Exercise passage:
Background and Context: The pilot study explored the impact of an online QStream spaced education program on the knowledge and referral patterns of oncologists at two hospitals in Sydney who care for women with gynecological cancer, including gynaecological oncologists, medical and radiation oncologists and their trainees.
Aim: The program aimed to increase their knowledge about the latest evidence regarding genetic assessment and consideration of genetic testing for women with a particular type of ovarian cancer.
QStream is based on the theory that educational encounters that are spaced and repeated over time result in more efficient learning and improved learning retention. This is important for busy clinicians in cancer care where there is a plethora of new and emerging evidence that results in revised and updated guidelines that require timely dissemination and translation. Participants completed an online, case based program with questions that were emailed and repeated over a number of weeks. After the program semi structured interviews were conducted and were subject to thematic analysis by two researchers. In addition, the number of women diagnosed with ovarian cancer and the number subsequently referred for assessment and consideration of genetic testing over a 12 month period was identified from gynecological oncology records.
Programme/Policy Process: This pilot program evaluated the utility of the QStream platform for disseminating new evidence and updated clinical guidelines
Outcomes/What was learned:
The results of changes in referral numbers and qualitative themes will be reported. In addition, implementation science strategies for promoting behavior change will be explored. Overall, participants enjoyed the QStream program and the ease of access that it entails. In addition, they enjoyed the feedback and links and indicated the QStream platform would be useful for disseminating new research findings and updated clinical guidelines.

Supplied material:
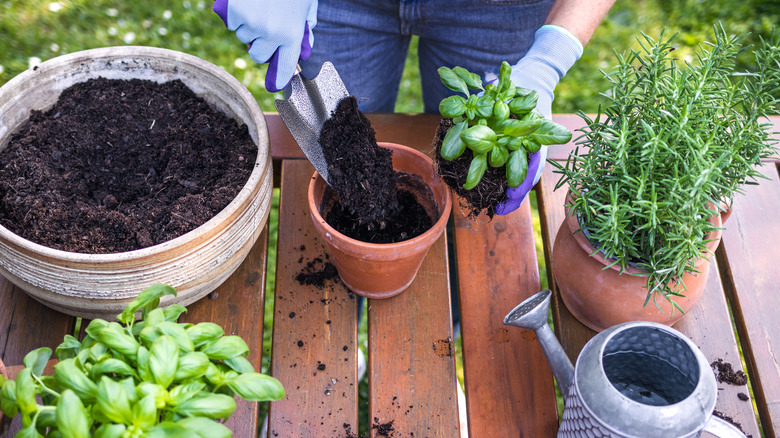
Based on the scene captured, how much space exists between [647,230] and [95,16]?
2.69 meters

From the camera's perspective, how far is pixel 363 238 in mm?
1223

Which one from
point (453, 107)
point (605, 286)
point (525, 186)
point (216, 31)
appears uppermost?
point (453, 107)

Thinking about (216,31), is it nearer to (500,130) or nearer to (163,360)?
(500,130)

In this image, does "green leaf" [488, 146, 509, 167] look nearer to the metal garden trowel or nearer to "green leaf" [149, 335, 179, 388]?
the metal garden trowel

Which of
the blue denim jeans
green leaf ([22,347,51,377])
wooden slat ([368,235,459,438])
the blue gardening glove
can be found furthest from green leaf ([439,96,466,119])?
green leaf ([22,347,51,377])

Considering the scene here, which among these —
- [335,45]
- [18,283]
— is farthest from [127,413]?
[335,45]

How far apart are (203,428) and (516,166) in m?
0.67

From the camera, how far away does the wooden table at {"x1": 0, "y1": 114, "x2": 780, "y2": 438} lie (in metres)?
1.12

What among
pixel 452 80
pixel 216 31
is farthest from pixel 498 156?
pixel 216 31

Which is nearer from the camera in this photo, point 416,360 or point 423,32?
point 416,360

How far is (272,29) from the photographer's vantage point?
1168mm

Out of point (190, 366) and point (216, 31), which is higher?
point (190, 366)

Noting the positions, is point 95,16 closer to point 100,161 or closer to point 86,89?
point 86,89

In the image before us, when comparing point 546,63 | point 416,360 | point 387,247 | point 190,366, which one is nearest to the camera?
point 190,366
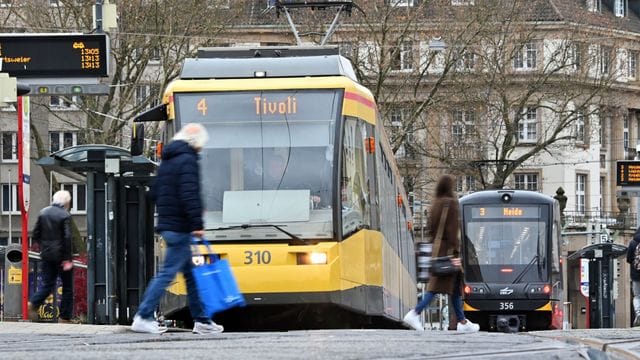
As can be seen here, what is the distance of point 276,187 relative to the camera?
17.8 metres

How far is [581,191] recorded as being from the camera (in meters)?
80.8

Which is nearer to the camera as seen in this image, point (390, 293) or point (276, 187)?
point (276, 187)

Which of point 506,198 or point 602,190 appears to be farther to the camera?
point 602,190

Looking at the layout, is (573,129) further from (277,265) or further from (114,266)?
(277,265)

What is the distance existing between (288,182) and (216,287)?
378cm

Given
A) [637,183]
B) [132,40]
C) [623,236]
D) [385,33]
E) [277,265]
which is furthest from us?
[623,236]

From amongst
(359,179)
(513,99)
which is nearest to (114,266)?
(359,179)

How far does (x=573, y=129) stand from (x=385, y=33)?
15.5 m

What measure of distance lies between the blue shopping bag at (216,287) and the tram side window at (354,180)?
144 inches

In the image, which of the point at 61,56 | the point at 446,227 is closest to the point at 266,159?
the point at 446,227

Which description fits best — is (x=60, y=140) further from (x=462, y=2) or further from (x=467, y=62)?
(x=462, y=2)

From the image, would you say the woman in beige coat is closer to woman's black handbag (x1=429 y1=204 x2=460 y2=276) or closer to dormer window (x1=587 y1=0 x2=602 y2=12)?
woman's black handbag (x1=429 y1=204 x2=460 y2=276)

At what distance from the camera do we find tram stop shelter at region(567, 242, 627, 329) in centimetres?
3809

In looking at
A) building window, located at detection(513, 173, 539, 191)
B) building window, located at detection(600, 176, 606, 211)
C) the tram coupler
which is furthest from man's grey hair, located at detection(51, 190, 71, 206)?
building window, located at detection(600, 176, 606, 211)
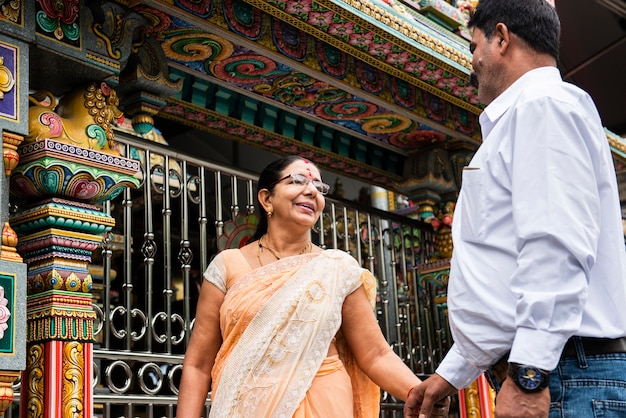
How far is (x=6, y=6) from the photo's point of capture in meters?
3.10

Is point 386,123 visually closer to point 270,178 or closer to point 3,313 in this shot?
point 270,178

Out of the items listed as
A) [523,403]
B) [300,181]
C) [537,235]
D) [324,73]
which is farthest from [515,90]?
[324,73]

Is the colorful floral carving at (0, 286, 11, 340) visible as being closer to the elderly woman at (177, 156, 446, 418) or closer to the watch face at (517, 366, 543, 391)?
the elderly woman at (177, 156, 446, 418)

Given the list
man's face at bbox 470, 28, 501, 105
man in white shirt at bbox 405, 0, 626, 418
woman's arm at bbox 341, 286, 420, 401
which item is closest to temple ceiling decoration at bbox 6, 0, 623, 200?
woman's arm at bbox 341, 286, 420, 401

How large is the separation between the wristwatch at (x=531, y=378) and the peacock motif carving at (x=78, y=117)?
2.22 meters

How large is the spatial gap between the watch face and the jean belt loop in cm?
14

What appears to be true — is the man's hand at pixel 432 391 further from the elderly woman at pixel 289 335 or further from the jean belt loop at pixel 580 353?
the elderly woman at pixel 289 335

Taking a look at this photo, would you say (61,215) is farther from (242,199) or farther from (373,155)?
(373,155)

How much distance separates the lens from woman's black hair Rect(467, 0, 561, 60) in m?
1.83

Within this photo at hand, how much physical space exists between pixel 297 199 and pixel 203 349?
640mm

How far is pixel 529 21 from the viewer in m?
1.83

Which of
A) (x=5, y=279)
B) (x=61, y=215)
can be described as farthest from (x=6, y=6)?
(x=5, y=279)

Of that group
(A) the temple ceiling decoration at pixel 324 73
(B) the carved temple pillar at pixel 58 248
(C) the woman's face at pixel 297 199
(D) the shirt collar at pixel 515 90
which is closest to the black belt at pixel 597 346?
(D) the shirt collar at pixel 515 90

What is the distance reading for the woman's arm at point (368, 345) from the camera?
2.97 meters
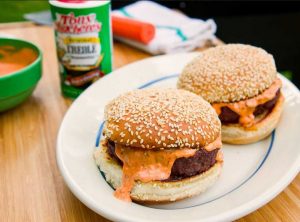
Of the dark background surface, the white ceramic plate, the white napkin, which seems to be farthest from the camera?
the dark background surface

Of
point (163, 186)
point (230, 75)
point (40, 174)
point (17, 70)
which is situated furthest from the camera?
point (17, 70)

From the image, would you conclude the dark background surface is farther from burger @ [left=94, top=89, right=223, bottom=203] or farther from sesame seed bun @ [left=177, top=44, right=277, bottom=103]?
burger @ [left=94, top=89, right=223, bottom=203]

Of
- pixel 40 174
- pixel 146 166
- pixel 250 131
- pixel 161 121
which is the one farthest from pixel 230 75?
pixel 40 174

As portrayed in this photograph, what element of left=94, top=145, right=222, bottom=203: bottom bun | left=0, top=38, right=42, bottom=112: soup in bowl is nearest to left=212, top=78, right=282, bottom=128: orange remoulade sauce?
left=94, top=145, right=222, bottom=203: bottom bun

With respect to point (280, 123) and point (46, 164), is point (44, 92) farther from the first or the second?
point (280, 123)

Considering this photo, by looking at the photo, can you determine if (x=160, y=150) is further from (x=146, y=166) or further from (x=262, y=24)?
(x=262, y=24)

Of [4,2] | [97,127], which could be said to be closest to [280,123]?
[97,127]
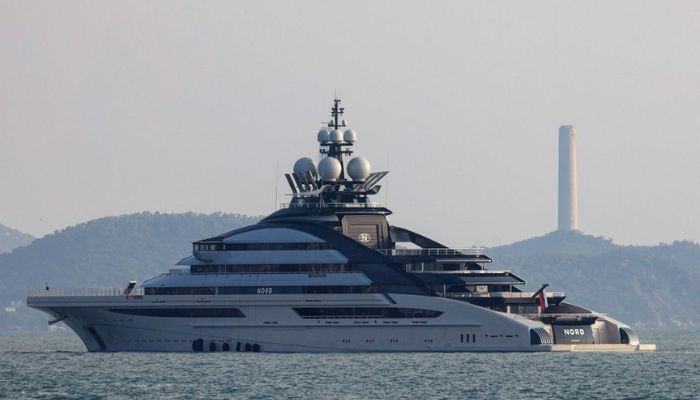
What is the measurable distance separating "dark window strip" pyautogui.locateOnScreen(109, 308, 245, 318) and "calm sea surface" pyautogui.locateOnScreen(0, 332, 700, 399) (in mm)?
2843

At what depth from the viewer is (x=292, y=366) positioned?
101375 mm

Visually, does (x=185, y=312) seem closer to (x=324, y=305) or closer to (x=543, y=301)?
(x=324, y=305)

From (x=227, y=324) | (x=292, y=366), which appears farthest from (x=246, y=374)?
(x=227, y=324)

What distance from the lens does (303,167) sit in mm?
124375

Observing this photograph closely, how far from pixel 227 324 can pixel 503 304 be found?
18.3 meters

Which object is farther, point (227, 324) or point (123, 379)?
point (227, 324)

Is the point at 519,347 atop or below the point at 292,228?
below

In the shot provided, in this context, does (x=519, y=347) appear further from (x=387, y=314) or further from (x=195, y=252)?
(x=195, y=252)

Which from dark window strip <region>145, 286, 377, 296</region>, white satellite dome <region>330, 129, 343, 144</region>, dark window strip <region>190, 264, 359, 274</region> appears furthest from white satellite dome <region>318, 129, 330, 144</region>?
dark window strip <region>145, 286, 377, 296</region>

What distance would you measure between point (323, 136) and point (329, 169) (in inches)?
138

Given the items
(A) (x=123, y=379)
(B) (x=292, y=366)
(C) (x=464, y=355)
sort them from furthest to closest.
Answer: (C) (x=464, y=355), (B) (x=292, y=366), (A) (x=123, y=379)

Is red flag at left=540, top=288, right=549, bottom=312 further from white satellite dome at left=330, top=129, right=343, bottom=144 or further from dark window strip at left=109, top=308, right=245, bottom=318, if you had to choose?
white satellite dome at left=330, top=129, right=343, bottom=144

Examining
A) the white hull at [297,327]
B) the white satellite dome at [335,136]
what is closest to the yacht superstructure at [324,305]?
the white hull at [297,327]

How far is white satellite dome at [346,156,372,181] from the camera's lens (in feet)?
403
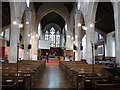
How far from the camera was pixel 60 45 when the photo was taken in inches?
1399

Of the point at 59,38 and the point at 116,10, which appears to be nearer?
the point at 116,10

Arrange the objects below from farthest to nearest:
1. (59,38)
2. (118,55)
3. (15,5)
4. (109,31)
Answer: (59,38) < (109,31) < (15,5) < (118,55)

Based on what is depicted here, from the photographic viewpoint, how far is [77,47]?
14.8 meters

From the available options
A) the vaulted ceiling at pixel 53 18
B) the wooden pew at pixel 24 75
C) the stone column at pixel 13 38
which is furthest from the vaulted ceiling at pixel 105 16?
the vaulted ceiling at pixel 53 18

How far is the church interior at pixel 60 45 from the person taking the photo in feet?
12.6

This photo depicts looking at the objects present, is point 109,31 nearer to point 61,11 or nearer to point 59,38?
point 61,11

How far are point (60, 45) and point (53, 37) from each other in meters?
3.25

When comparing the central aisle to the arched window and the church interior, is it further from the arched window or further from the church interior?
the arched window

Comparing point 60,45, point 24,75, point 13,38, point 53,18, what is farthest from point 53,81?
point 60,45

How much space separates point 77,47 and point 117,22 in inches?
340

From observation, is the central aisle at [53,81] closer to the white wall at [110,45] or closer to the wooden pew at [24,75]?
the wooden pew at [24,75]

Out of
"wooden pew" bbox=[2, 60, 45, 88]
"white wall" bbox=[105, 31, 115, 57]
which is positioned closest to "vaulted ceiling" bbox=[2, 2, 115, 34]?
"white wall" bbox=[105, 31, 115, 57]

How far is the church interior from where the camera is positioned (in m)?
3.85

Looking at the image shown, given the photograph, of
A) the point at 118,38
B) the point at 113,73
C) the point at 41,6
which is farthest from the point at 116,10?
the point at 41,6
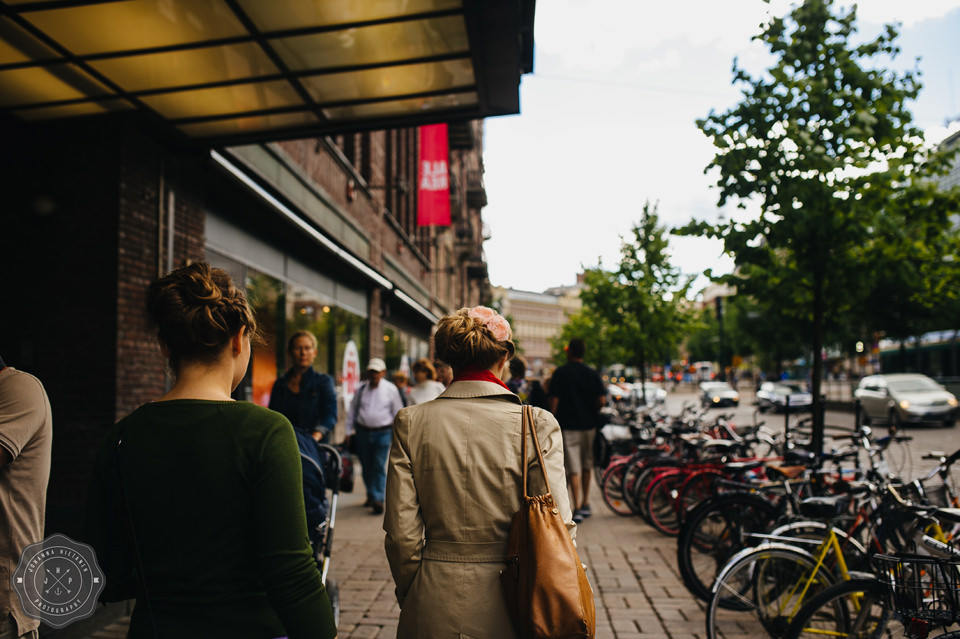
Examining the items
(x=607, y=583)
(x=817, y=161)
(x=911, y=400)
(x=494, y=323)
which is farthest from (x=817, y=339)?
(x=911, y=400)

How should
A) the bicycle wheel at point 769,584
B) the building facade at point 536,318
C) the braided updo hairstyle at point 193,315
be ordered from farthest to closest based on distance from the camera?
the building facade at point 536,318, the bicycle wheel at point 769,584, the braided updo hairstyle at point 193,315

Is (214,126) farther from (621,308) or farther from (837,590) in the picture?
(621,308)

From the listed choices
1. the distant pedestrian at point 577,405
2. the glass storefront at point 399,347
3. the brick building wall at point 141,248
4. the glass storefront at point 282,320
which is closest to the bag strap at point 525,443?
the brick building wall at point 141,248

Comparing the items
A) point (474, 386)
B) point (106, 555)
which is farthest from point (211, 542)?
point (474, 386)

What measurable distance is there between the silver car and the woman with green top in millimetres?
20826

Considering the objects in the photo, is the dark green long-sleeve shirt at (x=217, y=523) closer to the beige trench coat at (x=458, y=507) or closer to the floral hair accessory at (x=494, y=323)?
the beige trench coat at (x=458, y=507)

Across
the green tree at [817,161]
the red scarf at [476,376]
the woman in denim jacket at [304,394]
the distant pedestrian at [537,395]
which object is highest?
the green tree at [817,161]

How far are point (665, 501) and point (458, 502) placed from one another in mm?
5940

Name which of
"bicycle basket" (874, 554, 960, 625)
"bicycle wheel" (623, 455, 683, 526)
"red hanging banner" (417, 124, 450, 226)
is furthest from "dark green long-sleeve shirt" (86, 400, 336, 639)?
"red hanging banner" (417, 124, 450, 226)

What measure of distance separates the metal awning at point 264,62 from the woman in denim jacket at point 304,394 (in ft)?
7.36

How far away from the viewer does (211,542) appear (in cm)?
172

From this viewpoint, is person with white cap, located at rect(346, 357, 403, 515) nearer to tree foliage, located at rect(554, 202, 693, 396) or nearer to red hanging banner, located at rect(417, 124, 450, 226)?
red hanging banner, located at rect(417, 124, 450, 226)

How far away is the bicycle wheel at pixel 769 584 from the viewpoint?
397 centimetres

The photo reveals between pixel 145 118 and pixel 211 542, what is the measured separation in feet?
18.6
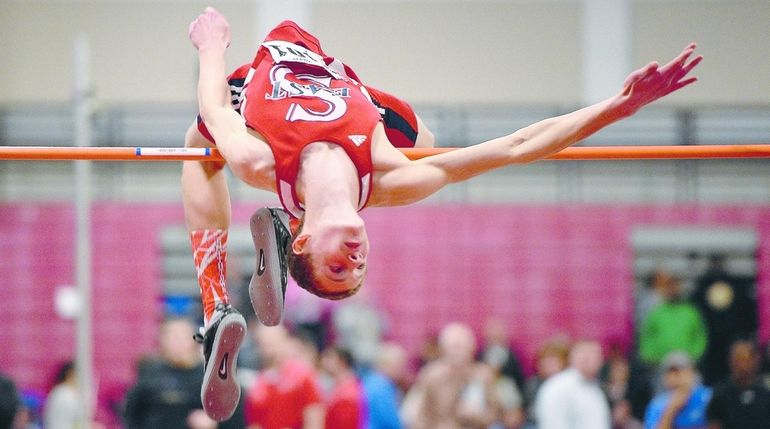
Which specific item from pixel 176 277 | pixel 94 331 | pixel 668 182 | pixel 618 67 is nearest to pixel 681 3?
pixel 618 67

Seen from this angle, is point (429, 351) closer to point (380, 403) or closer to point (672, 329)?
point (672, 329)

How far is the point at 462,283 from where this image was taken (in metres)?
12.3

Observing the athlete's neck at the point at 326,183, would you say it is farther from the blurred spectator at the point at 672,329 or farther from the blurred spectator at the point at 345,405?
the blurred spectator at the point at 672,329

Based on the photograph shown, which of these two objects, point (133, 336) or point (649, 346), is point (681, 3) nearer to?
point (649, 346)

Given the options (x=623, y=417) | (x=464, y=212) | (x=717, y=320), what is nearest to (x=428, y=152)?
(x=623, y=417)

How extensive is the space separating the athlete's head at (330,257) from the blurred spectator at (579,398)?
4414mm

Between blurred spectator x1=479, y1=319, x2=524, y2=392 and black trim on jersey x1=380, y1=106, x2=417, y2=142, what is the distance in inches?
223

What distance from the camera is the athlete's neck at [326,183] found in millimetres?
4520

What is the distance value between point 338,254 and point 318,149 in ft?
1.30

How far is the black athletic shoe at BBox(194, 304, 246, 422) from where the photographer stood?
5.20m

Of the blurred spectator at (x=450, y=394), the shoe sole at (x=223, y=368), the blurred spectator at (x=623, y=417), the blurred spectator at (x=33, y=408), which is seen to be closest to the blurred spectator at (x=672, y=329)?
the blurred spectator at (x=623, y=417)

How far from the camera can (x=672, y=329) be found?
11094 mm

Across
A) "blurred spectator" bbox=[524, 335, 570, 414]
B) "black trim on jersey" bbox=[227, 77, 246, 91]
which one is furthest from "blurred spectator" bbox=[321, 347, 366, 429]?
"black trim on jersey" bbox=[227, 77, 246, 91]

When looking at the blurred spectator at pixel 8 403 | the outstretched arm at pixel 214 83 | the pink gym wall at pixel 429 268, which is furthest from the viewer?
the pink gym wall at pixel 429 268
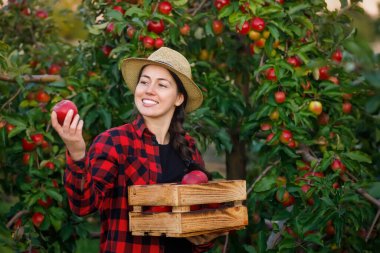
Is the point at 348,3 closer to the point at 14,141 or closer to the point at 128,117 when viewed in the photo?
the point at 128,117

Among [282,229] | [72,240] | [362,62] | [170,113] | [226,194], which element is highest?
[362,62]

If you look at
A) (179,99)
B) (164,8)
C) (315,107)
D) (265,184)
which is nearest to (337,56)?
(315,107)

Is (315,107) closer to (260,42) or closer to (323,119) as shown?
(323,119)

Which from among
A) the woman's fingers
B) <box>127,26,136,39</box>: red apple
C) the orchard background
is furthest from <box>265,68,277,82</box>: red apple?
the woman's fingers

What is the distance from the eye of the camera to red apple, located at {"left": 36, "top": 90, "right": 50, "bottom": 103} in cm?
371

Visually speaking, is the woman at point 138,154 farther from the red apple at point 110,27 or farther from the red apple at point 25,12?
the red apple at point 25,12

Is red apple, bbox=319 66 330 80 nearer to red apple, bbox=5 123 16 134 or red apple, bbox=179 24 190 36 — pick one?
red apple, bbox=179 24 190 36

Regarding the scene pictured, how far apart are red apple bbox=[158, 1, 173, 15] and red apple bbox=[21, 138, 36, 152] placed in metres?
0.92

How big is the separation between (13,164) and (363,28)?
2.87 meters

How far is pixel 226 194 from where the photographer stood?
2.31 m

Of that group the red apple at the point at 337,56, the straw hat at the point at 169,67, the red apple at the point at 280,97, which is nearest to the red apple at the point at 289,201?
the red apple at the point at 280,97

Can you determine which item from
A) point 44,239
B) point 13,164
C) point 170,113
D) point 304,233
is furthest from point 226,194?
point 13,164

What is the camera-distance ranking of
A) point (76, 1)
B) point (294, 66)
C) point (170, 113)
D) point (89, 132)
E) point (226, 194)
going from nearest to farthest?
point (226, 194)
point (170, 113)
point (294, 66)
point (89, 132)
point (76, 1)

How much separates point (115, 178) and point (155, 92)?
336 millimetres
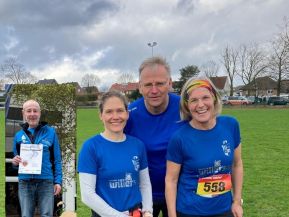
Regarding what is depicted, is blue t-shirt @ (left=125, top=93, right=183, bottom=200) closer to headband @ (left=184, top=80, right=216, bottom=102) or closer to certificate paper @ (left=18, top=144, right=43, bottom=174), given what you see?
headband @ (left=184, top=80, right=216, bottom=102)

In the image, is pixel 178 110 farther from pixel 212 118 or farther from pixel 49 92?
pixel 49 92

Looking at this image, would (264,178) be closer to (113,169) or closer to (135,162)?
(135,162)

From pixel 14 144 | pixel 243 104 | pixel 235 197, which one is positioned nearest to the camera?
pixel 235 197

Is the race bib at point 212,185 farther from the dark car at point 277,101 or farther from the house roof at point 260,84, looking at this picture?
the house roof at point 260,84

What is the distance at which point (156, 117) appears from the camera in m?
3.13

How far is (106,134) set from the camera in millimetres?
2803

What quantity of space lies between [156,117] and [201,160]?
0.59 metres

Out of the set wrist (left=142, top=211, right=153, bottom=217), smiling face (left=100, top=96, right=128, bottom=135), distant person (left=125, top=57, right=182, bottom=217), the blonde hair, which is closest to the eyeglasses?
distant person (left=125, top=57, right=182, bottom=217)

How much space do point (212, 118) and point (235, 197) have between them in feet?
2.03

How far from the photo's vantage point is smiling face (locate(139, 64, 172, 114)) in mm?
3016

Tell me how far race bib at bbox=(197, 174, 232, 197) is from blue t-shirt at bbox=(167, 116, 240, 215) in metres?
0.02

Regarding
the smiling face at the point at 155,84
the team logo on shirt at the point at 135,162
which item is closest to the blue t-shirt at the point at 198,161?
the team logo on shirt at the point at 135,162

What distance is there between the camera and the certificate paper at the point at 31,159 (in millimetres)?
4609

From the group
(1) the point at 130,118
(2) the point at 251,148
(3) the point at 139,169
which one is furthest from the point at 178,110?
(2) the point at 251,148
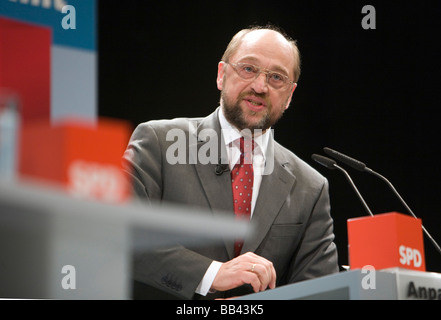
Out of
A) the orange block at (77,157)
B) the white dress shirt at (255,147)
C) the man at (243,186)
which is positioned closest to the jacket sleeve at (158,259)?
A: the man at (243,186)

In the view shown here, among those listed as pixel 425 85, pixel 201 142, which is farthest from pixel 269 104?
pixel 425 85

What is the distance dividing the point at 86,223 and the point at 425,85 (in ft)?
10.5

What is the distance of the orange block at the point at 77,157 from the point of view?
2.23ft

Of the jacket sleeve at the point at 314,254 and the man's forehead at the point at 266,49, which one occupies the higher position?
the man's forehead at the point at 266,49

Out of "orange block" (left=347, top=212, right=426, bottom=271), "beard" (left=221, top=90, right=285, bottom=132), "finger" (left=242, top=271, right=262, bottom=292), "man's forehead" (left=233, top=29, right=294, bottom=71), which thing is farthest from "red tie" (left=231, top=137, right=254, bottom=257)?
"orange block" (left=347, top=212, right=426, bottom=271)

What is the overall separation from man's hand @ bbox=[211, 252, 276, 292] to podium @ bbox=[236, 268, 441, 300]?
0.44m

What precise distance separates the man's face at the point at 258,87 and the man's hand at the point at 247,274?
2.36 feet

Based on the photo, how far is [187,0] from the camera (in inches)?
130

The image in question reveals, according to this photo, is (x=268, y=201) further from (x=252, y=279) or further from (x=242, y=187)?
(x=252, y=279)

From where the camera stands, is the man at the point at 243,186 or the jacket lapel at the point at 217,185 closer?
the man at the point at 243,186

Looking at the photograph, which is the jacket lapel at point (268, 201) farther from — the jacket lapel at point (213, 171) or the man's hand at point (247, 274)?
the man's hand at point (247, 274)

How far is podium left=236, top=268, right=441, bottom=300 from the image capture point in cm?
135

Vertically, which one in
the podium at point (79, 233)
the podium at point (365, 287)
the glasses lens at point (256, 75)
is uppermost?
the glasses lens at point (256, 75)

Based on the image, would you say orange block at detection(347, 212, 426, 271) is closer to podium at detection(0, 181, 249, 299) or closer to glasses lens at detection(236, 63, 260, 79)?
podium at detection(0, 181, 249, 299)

Work order: In the text on the QStream pilot study, how many researchers carried out the thematic analysis of the interviews?

Finished task: Two researchers.